C1orf198 is most likely involved in lung development and hypoxia-associated events in the mitochondria, which are major consumers of oxygen in cells and are severely affected by decreases in available cellular oxygen.  This is supported by a few major findings.  First, the transcription factor LKLF binds to the promoter, which is involved in embryonic lung development and can cause lung cancer if overexpressed.  The protein product also interacts with SART1, also known as hypoxia associated factor, which appears to play a role in hypoxia-induced regulation of EPO gene expression.

EXERCISE DATA:
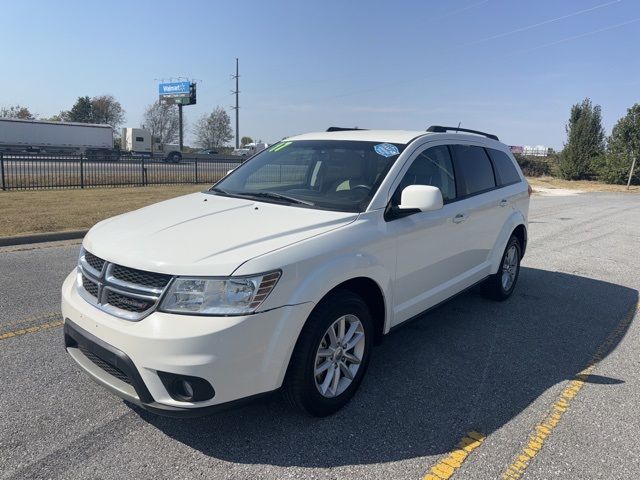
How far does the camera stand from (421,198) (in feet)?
11.2

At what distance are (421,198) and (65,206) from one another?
1093 cm

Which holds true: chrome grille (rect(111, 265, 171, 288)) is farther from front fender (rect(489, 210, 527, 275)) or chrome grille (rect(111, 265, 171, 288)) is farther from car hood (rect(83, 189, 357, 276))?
front fender (rect(489, 210, 527, 275))

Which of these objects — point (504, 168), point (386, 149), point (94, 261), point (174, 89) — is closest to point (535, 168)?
point (504, 168)

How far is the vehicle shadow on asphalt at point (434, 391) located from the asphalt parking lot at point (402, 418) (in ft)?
0.04

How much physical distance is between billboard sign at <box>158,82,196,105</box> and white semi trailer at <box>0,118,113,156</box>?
3113 centimetres

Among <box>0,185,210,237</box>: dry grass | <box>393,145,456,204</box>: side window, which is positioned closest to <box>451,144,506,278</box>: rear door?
<box>393,145,456,204</box>: side window

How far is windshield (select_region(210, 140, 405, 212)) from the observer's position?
3652 millimetres

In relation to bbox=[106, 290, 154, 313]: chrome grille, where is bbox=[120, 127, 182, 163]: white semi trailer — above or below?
above

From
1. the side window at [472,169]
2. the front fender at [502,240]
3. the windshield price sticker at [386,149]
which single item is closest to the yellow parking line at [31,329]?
the windshield price sticker at [386,149]

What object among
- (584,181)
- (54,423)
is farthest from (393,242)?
(584,181)

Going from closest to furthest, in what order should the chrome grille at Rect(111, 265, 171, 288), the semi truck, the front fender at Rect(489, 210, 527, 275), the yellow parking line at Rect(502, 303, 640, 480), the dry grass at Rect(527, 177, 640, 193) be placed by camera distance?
the chrome grille at Rect(111, 265, 171, 288) < the yellow parking line at Rect(502, 303, 640, 480) < the front fender at Rect(489, 210, 527, 275) < the dry grass at Rect(527, 177, 640, 193) < the semi truck

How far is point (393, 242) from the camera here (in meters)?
3.51

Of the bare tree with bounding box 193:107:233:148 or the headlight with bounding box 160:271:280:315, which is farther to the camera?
the bare tree with bounding box 193:107:233:148

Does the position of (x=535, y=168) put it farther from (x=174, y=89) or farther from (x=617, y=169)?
(x=174, y=89)
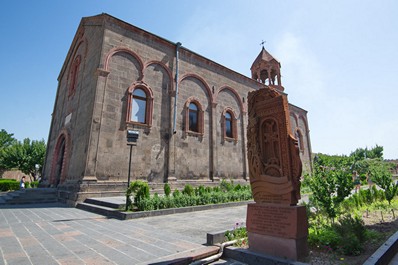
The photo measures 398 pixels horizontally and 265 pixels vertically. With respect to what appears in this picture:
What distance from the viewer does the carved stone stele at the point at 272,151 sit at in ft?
13.1

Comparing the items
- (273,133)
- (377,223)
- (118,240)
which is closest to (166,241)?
(118,240)

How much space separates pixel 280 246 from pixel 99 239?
382cm

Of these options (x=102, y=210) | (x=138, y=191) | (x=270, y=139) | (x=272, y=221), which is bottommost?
(x=102, y=210)

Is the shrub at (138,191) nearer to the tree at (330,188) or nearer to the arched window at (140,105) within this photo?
the arched window at (140,105)

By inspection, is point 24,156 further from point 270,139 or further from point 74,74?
point 270,139

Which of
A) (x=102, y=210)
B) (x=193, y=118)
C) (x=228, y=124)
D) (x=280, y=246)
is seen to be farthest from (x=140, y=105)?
(x=280, y=246)

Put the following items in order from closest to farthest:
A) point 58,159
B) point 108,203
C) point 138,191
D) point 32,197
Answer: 1. point 138,191
2. point 108,203
3. point 32,197
4. point 58,159

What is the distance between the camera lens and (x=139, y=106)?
1259cm

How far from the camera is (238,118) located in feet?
59.0

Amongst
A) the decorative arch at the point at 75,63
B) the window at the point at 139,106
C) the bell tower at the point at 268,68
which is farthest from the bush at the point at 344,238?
the bell tower at the point at 268,68

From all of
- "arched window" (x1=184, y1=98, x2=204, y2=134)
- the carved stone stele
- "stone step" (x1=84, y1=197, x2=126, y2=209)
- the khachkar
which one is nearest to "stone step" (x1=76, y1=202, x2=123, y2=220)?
"stone step" (x1=84, y1=197, x2=126, y2=209)

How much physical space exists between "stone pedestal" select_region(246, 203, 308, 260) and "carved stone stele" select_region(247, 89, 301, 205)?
0.19 m

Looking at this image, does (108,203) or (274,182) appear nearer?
(274,182)

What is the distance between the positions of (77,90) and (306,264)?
597 inches
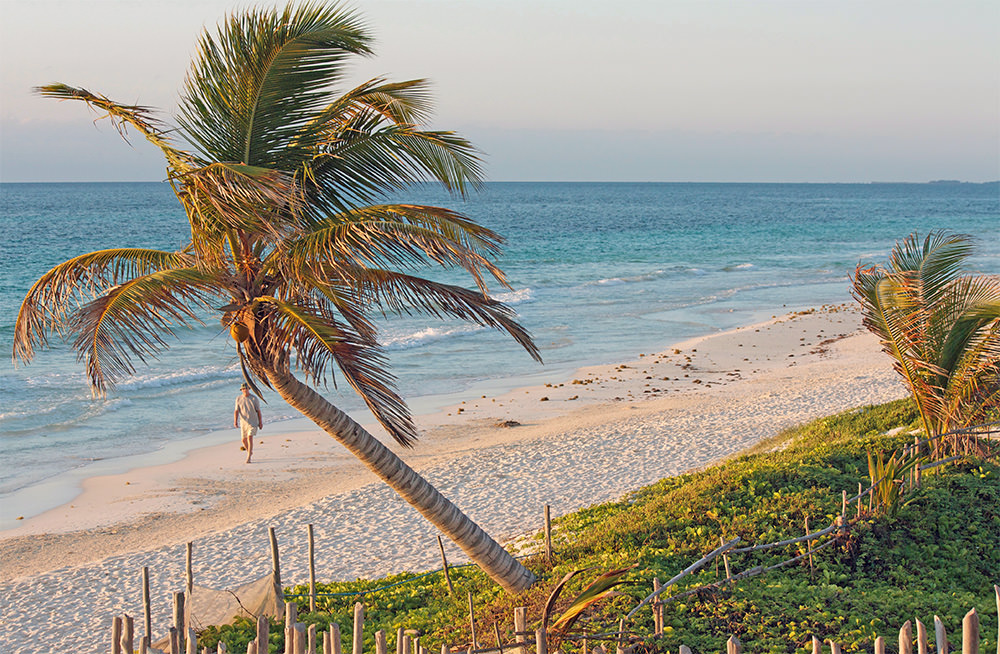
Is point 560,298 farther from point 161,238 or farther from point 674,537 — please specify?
point 161,238

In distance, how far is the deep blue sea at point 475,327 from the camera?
1540 centimetres

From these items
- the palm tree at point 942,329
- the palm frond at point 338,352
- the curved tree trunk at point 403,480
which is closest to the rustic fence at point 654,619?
the palm tree at point 942,329

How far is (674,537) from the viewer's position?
7699 millimetres

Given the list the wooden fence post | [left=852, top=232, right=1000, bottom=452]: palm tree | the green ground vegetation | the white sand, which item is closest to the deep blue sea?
the white sand

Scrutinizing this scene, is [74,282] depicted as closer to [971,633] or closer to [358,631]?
[358,631]

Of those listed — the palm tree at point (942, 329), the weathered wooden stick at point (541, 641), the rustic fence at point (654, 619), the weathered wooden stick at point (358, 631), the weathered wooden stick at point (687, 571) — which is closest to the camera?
the rustic fence at point (654, 619)

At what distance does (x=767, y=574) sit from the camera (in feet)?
→ 22.3

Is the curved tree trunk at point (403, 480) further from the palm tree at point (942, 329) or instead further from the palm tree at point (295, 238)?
the palm tree at point (942, 329)

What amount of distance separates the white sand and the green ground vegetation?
175 cm

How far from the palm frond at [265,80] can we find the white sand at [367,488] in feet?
16.2

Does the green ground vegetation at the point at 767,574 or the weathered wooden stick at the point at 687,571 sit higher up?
the weathered wooden stick at the point at 687,571

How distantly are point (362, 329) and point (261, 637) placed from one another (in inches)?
78.1

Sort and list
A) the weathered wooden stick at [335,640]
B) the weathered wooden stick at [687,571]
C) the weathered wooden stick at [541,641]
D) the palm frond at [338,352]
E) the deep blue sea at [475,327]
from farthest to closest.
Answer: the deep blue sea at [475,327] < the weathered wooden stick at [687,571] < the palm frond at [338,352] < the weathered wooden stick at [541,641] < the weathered wooden stick at [335,640]

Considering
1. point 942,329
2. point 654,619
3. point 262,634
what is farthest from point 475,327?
point 262,634
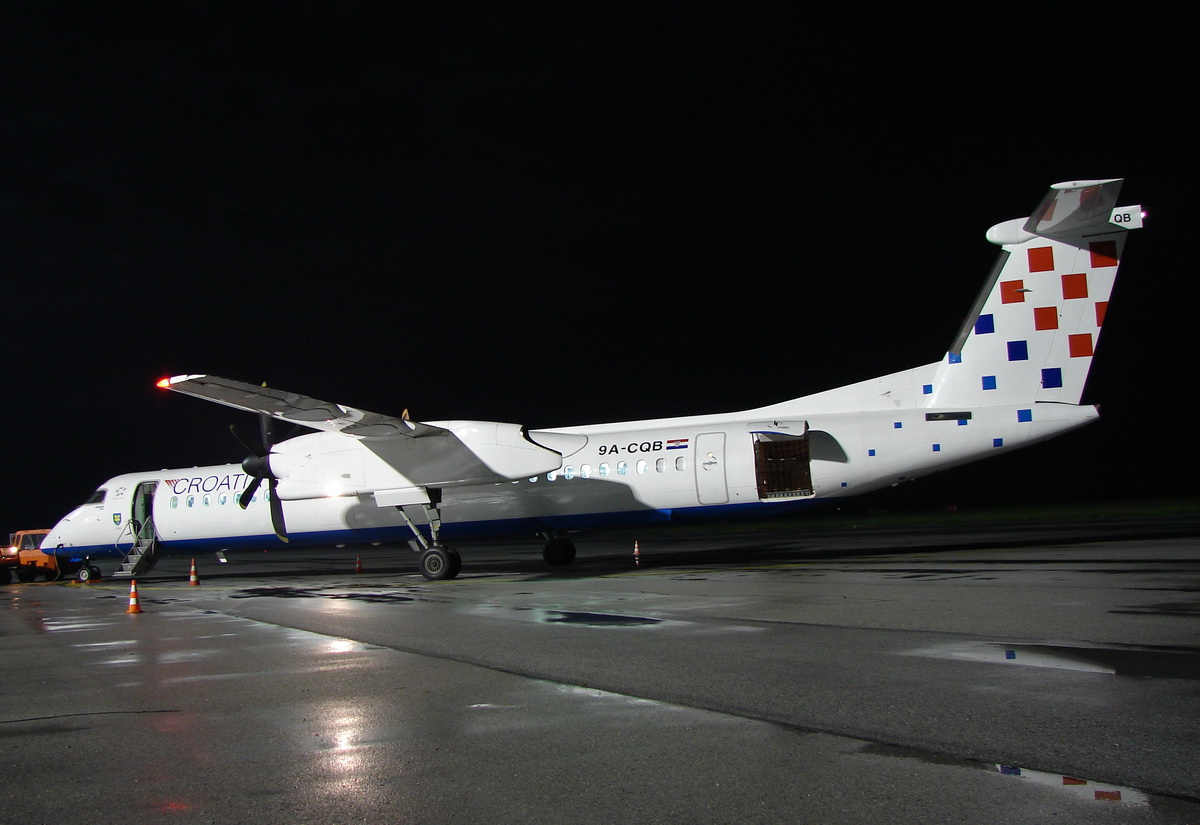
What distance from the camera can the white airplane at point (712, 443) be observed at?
Result: 54.1 ft

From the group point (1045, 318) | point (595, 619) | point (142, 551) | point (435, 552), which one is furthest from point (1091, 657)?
point (142, 551)

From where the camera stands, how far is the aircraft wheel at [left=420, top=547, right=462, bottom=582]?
18906mm

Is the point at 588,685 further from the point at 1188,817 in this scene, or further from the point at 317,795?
the point at 1188,817

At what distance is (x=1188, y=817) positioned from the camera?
351 cm

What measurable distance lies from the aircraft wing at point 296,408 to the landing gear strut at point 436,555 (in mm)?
1680

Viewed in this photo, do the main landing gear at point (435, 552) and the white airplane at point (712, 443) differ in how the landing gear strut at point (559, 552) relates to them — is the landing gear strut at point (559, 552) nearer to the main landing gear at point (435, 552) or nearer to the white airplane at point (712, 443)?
the white airplane at point (712, 443)

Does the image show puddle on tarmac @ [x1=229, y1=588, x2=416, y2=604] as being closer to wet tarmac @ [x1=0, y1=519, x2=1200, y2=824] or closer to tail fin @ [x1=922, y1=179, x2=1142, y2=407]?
wet tarmac @ [x1=0, y1=519, x2=1200, y2=824]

PROBLEMS TO WORK ON:
1. Repeat the C1orf198 passage word for word, from "C1orf198 is most" up to and including "EPO gene expression.".
2. Carry on the passage about C1orf198 from the point where it ends.

RESPONSES IN ORDER:
1.
C1orf198 is most likely involved in lung development and hypoxia-associated events in the mitochondria, which are major consumers of oxygen in cells and are severely affected by decreases in available cellular oxygen.  This is supported by a few major findings.  First, the transcription factor LKLF binds to the promoter, which is involved in embryonic lung development and can cause lung cancer if overexpressed.  The protein product also interacts with SART1, also known as hypoxia associated factor, which appears to play a role in hypoxia-induced regulation of EPO gene expression.

2.
== Clinical significance ==
C1orf198 has been found to be associated with a few diseases and disorders, even though the function of the gene is not yet well understood.  For example, it was identified as a novel gene in colon, gastric, and pancreatic cancer.  Specifically, it was found to be a positive impact factor of gastric cancer.  Additionally, microarray analysis revealed that C1orf198 was a differentially expressed gene (DEG) between lung squamous cell carcinoma (SCC) and normal controls. The down-regulation of C1orf198 was found to be correlated to lung SCC but was not one of the top DEGs found in the study.  A third association was found to be an upregulation of C1orf198 in ginsenoside RH2-treated MCF-7, which is a human breast cancer cell line.  When the cell line was treated with RH2, the C1orf198 gene was found to be hypomethylated, which suggested that its function could be involved in cell-mediated immune responses and cancer-related pathways. The results of this study showed a higher survival rate associated with the up-regulation of C1orf198.